著者
斉藤 宗則 和辻 直 篠原 昭二
出版者
社団法人 全日本鍼灸学会
雑誌
全日本鍼灸学会雑誌 (ISSN:02859955)
巻号頁・発行日
vol.57, no.1, pp.31-46, 2007-02-01 (Released:2008-05-23)
参考文献数
6

【目的】五更泄は寅卯時 (朝3~7時) にのみ出現する慢性の泄瀉であるが、その時間的概念や病機については諸説があり、その定義や概念は統一されていない。そこでこれらを明確にするため文献調査を行った。【方法】『中華医典』を用いて「五更泄」「五更瀉」「腎泄」「腎瀉」をキーワードとして検索し、書籍でその記述内容を確認したものを時代ごとに並べた。次に、五更や時辰という時間の概念、五更泄の病機と証候、五更泄の発症時間と病機、五更泄の名称、五更泄と痢疾、五更泄と現代医学といった視点から考察を行った。
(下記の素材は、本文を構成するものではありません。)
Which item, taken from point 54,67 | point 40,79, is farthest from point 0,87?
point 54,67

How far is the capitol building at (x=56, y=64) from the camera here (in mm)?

【結果】その結果、「五更泄」は31冊37件、「五更瀉」は12冊14件、「腎泄」は91冊216件、「腎瀉」は38冊74件であった。五更泄は12世紀中頃に腎の病とされた「腎泄」を源とし、その後病機が漸増し、「腎泄」の時間が子時 (23時~) まで拡大された。病機には腎陽虚、酒積、寒積、食積、肝乗脾土、少陽気虚、?血などがあった。【考察】五更泄と腎泄は共通する部分が多いが、その主たる病機の違いを述べると、五更泄は五更に肝・少陽の旺盛や火が生じることによって生じ、腎泄は子時に腎水が旺盛になることで子時から卯時に泄瀉が起きると考えられる。これらの症状の発現と時間帯との関連には疑問が残った。一方、名称については16世紀後半には五更という時間帯が強調されているが、腎泄の発症時間が亥子まで含まれたため、五更泄という名称が主とならなかった可能性がある。